Cloud

regexp_match

The regexp_match() function matches a POSIX regular expression pattern to a string. It returns an array of TEXT[] type with substring(s) of matched groups within the first match.

Syntax

The syntax for regexp_match() function is:

REGEXP_MATCH(source_string, pattern, [flags])

Parameters

  • source_string: String on which to perform the match.

  • pattern: POSIX regular expression pattern to match.

  • flags: Optional. Flags that change the matching behavior of regexp_match().

The flags parameter is an optional string that controls how the function operates. Here is a list of flags that are supported by Redpanda SQL:

  • i: Use this flag for case-insensitive matching.

  • c: Force case-sensitive matching (the default). Including c has the same effect as omitting all flags.
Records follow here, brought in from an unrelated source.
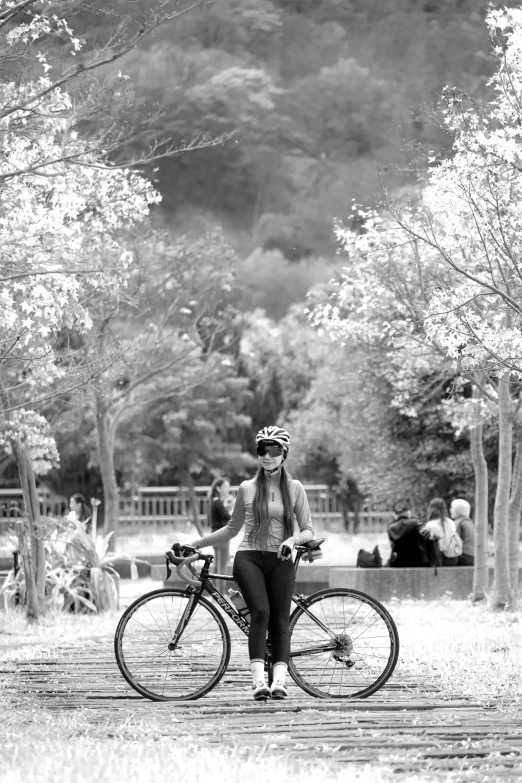 a woman riding on the back of a bike next to trees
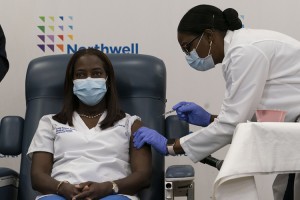 Sandra Lindsay, left, an African American nurse, is injected with the COVID-19 vaccine developed by Pfizer on Dec. 14, 2020, in the Queens borough (section) of New York City. The rollout of the vaccine, the first to be given emergency authorization by the Food and Drug Administration, begins the biggest vaccination effort in U.S. history.  Credit: © Mark Lennihan, Getty Images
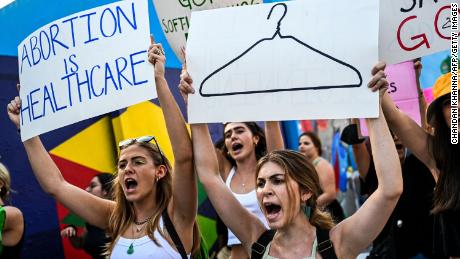 Abortion rights activists hold signs reading &quot;Abortion is Healthcare&quot; as they rally in Miami, Florida, after the overturning of Roe Vs. Wade by the Supreme Court on June 24, 2022. 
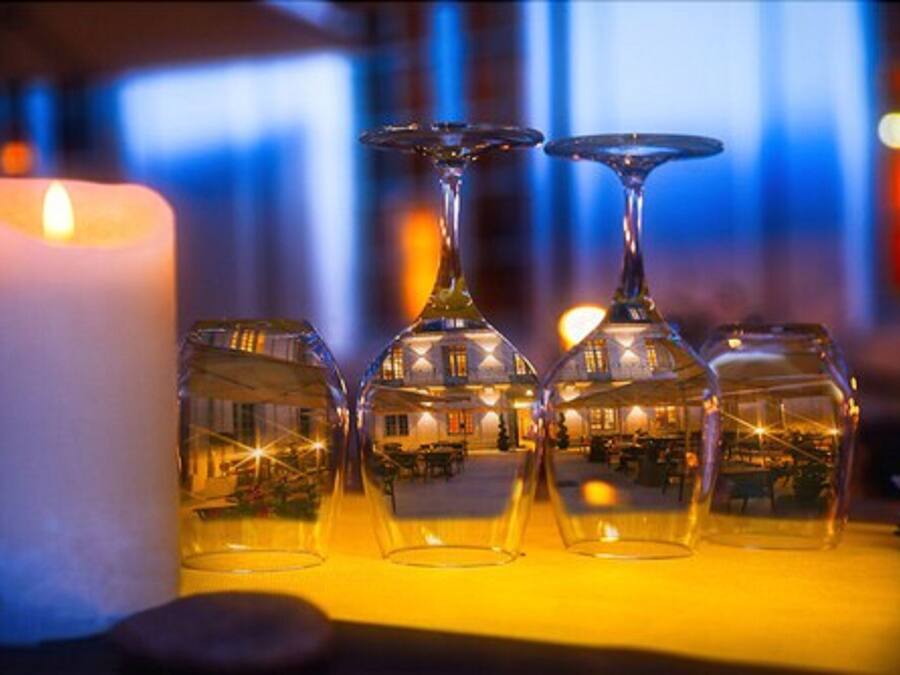 Velas y cuatro copas de vino sobre una mesa con un brillo cálido.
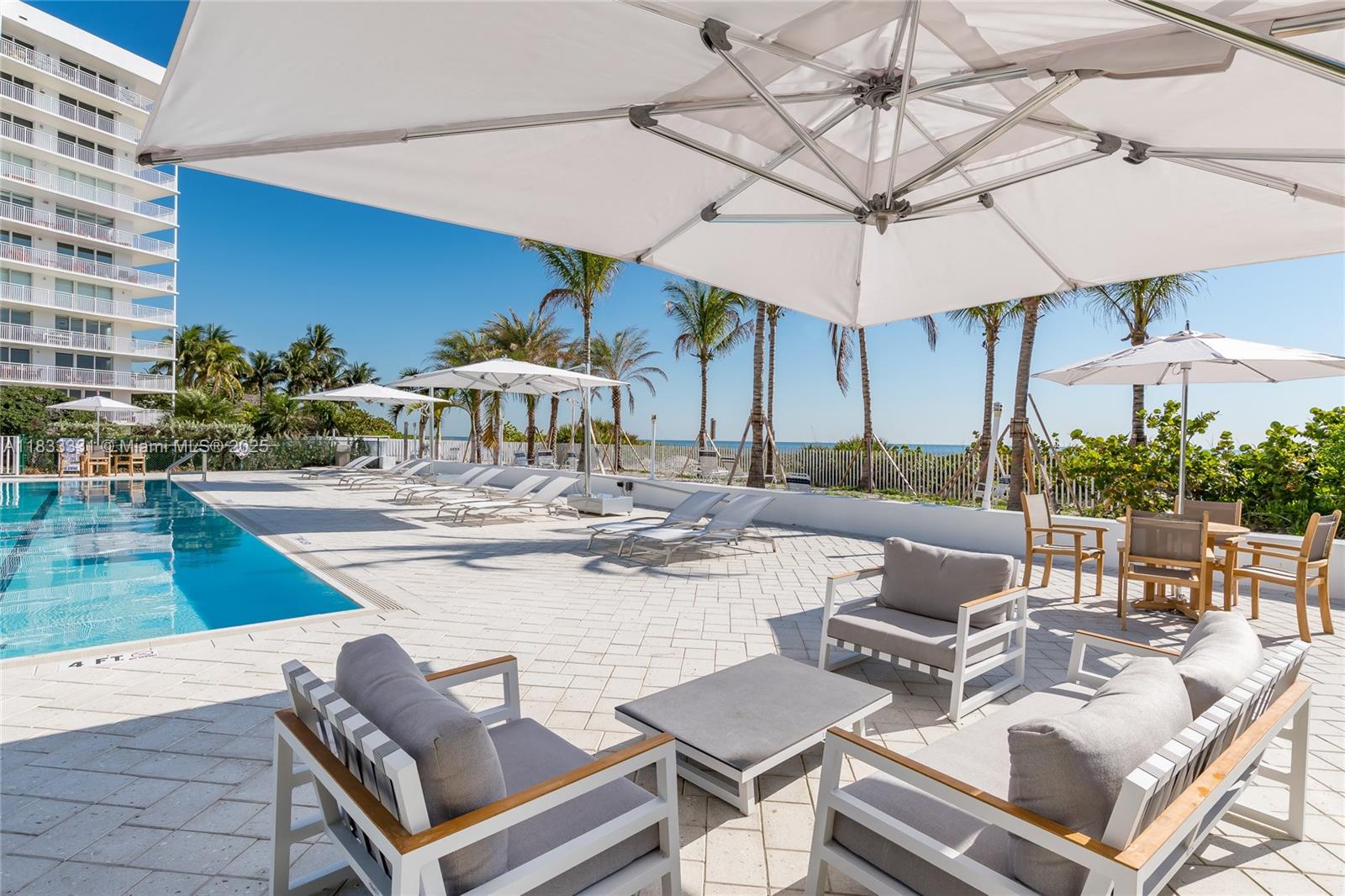 613 Ocean Drive, Unit 7C Key Biscayne, FL 33149 - Photo 29 of 42 a view of a patio with a dining table and chairs under an umbrella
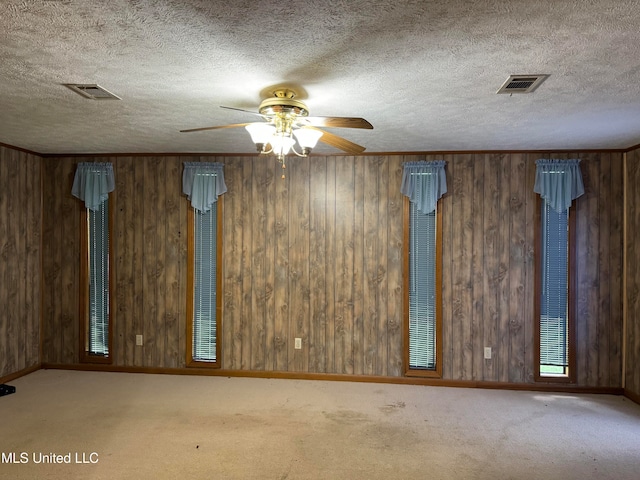 carpeted spare room featuring wooden walls, a textured ceiling, and ceiling fan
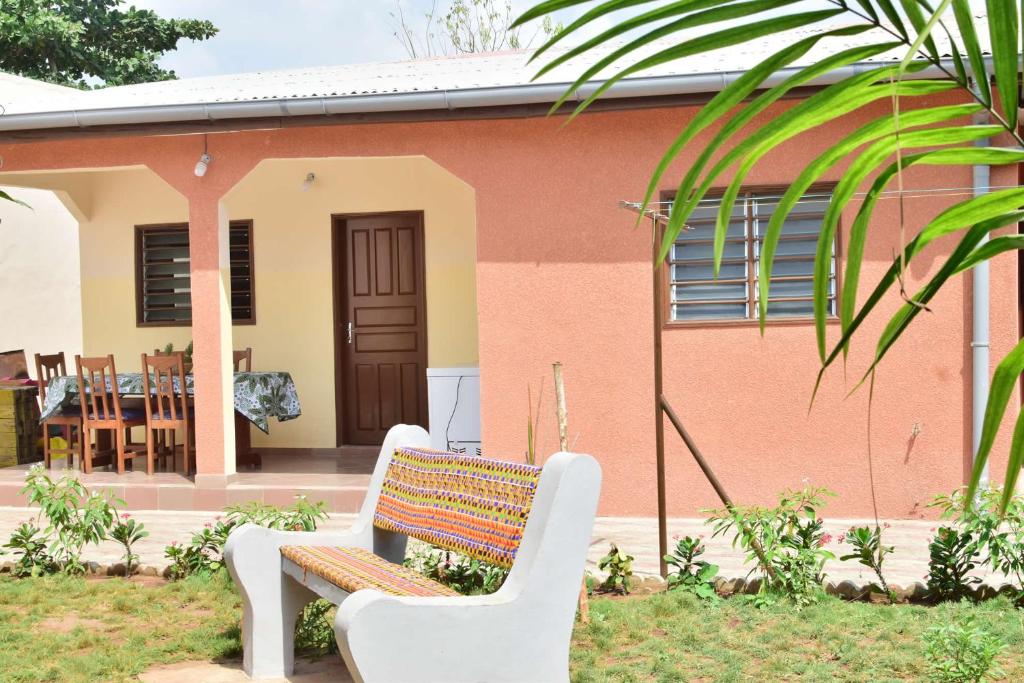 科托努Akwa Guesthouse Cotonou的坐在房子前面的长凳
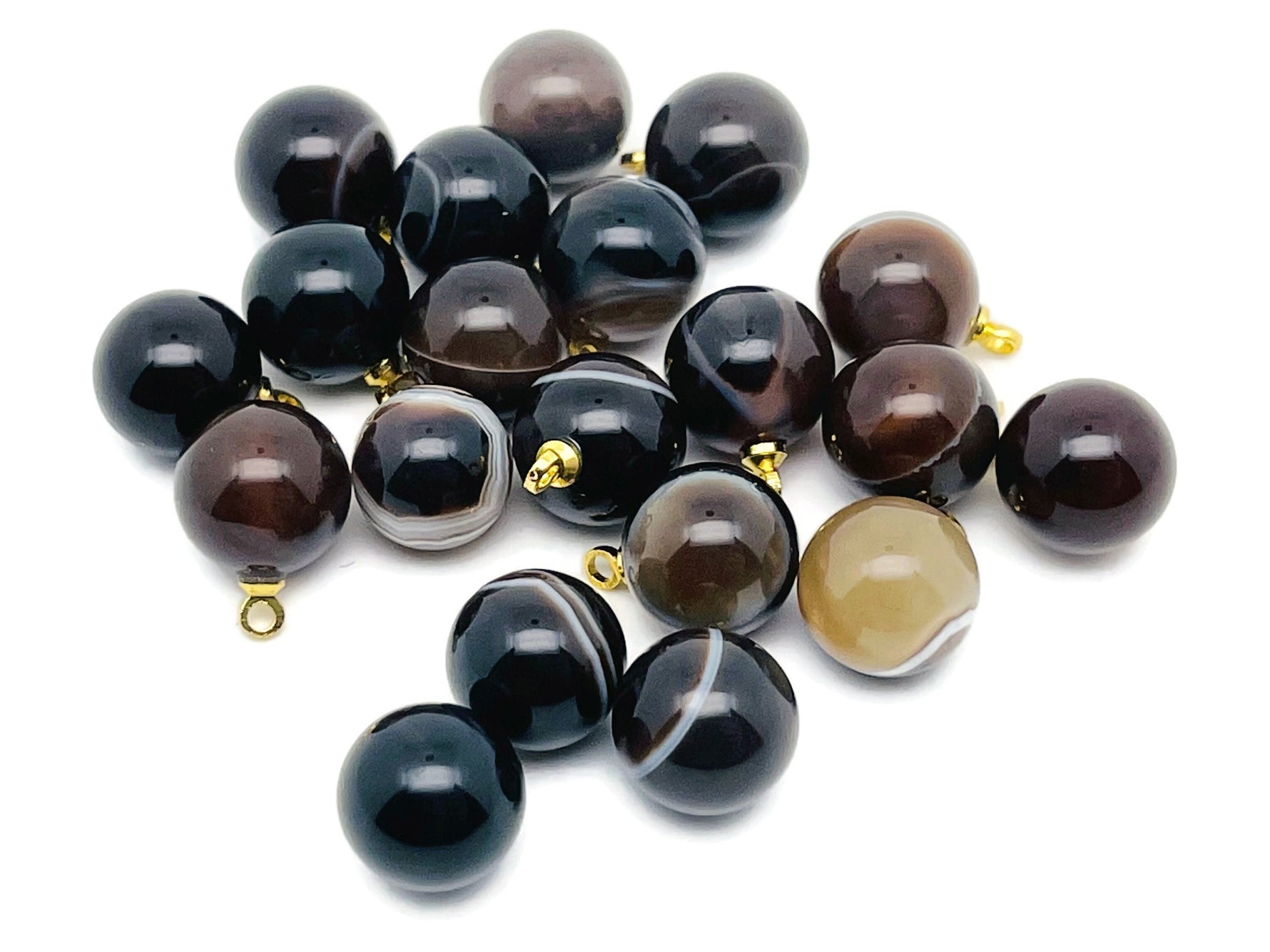 Black agate ball beads with crystal pendant from GemstoneGO, showcasing polished jewelry stones and elegant pendant detail.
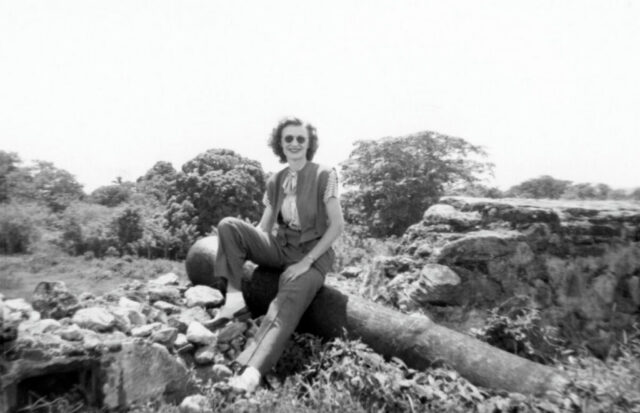 A young woman sits on what looks like an old cannon in a crumbling fortress wall, c 1944. ©KMC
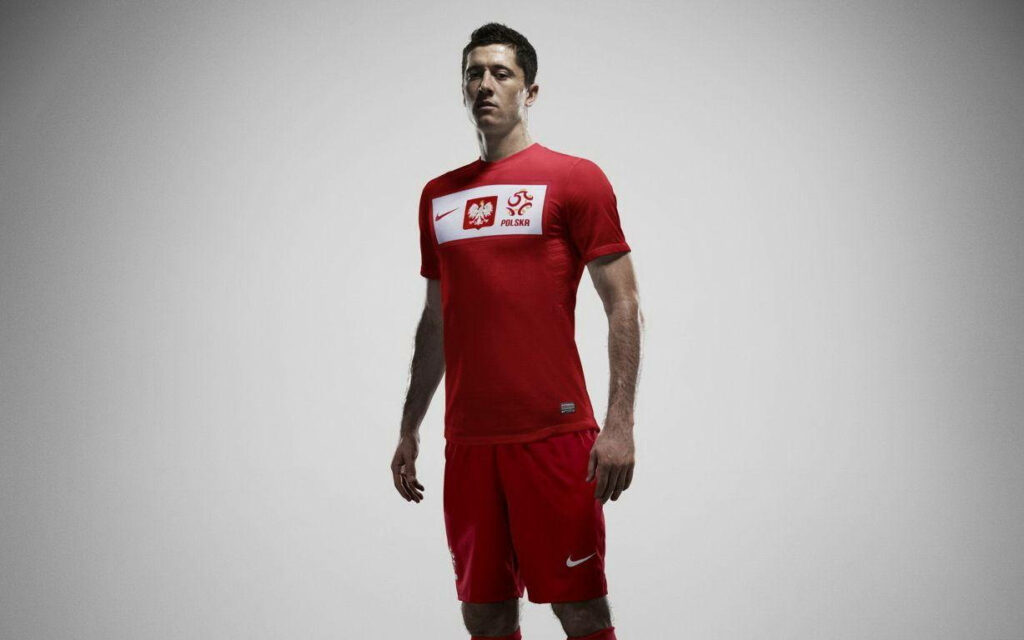 Bold Robert Lewandowski Portrait Wallpaper - Red Jersey Background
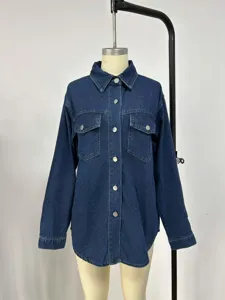 Close up view of the dark blue denim jacket detailing long sleeves and metal buttons.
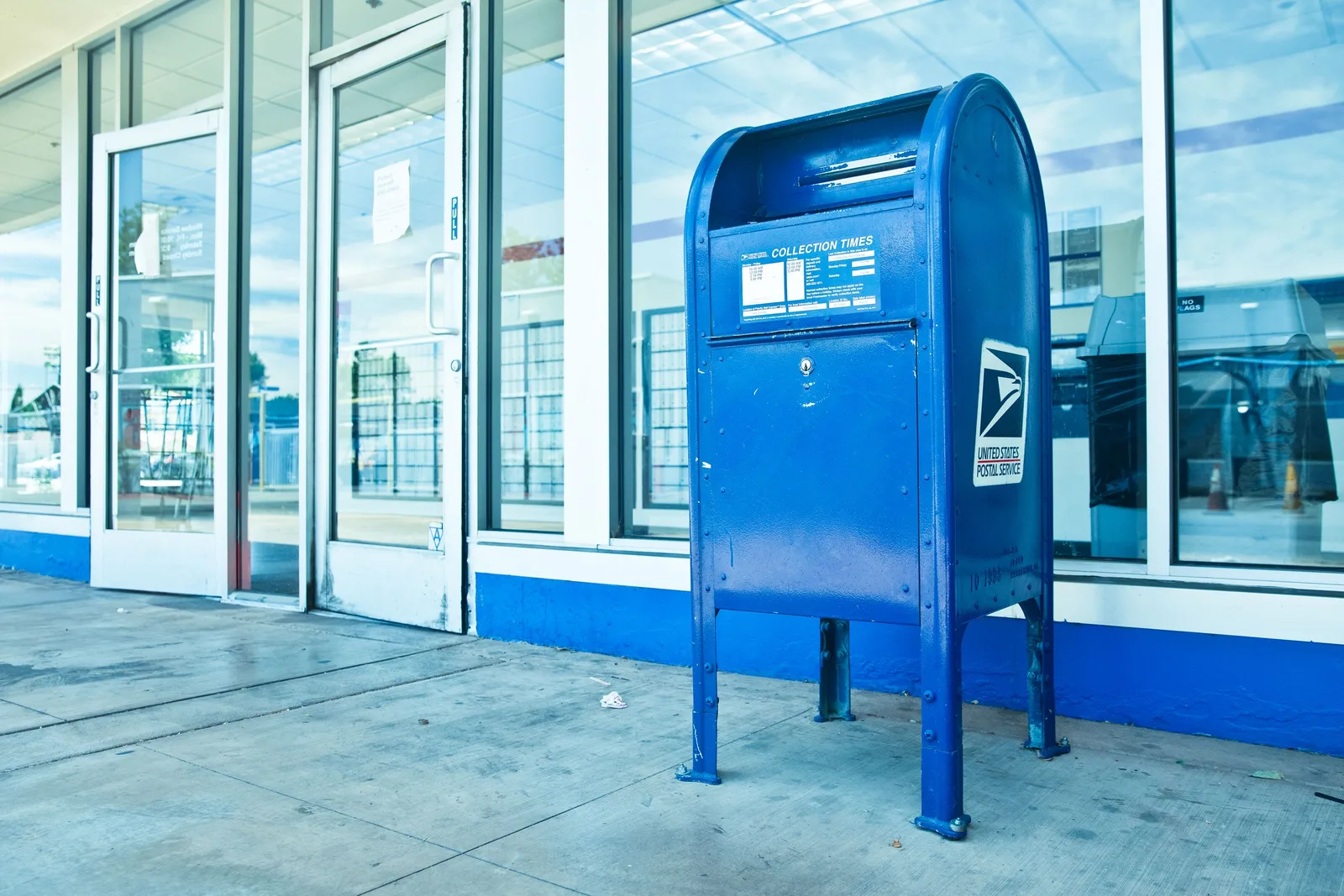 USPS blue mailbox against a post office facade in Los Angeles, CA. How USPS mailing rules decide which imprint machinery a US print shop buys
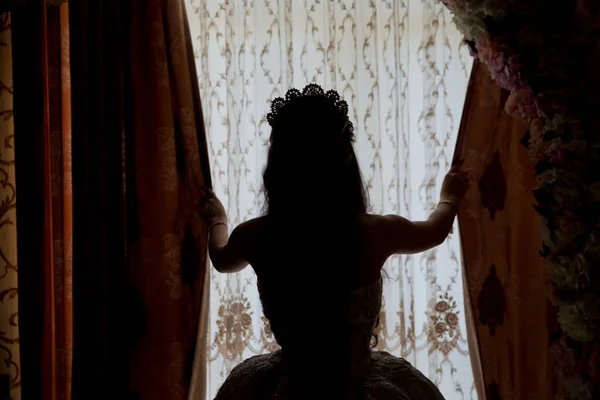 Gelin, gelinliğin arkasını gösteren balayı süitinin büyük penceresinden dışarı bakar. Beyaz bir düğünün arka tarafı, elbisesinde bir kalp taşır..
If you specify multiple flags, the last one takes precedence. With ci the match is case-insensitive; with ic it is case-sensitive.

Examples

Basic usage

These examples demonstrate how to find the first occurrence of an email address in the input string:

SELECT REGEXP_MATCH('Contact us at hello@example.com', '[a-zA-Z0-9._%+-]+@[a-zA-Z0-9.-]+\.[a-zA-Z]{2,}');
     regexp_match
----------------------
 {hello@example.com}
(1 row)

Match multiple groups

The regexp_match() function can capture multiple groups within a match, which extracts key parts from a string in a structured way. This example shows how to extract the protocol, domain and path from a given URL:

SELECT REGEXP_MATCH('https://www.example.com/products/item123', '(https?)://([\w.-]+)/(.+)');
               regexp_match
------------------------------------------
 {https,www.example.com,products/item123}
(1 row)

Case-insensitive matching

This example shows how to match a pattern regardless of case-sensitivity:

SELECT REGEXP_MATCH('User.Name@Example.COM', '@([a-z0-9.-]+)$', 'i');
 regexp_match
---------------
 {Example.COM}
(1 row)

Match with patterns stored in a table

This example shows how to take the source string and regex pattern directly from the table. First, create two sample tables:

CREATE TABLE users (
    email TEXT NOT NULL
);

CREATE TABLE patterns (
    id INT,
    regex_pattern TEXT NOT NULL
);

Once that is done, insert values into those tables:

INSERT INTO users (email) VALUES
    ('user@example.com'),
    ('admin@test.org'),
    ('invalid-email@wrong');

INSERT INTO patterns (id, regex_pattern) VALUES
    (0, '^[a-z0-9._%+-]+@[a-z0-9.-]+\.[a-z]{2,}$');

Validate whether user emails in the users table are valid. If the regex doesn’t match, a NULL value is returned.

SELECT users.email,
       patterns.regex_pattern,
       REGEXP_MATCH(users.email, patterns.regex_pattern, 'i') AS is_valid
FROM users
JOIN patterns ON patterns.id = 0;
        email        |              regex_pattern              |   is_valid
---------------------+-----------------------------------------+--------------------
 user@example.com    | ^[a-z0-9._%+-]+@[a-z0-9.-]+\.[a-z]{2,}$ | {user@example.com}
 admin@test.org      | ^[a-z0-9._%+-]+@[a-z0-9.-]+\.[a-z]{2,}$ | {admin@test.org}
 invalid-email@wrong | ^[a-z0-9._%+-]+@[a-z0-9.-]+\.[a-z]{2,}$ |
(3 rows)

Restrictions

  • The function returns NULL if it cannot match the regular expression pattern.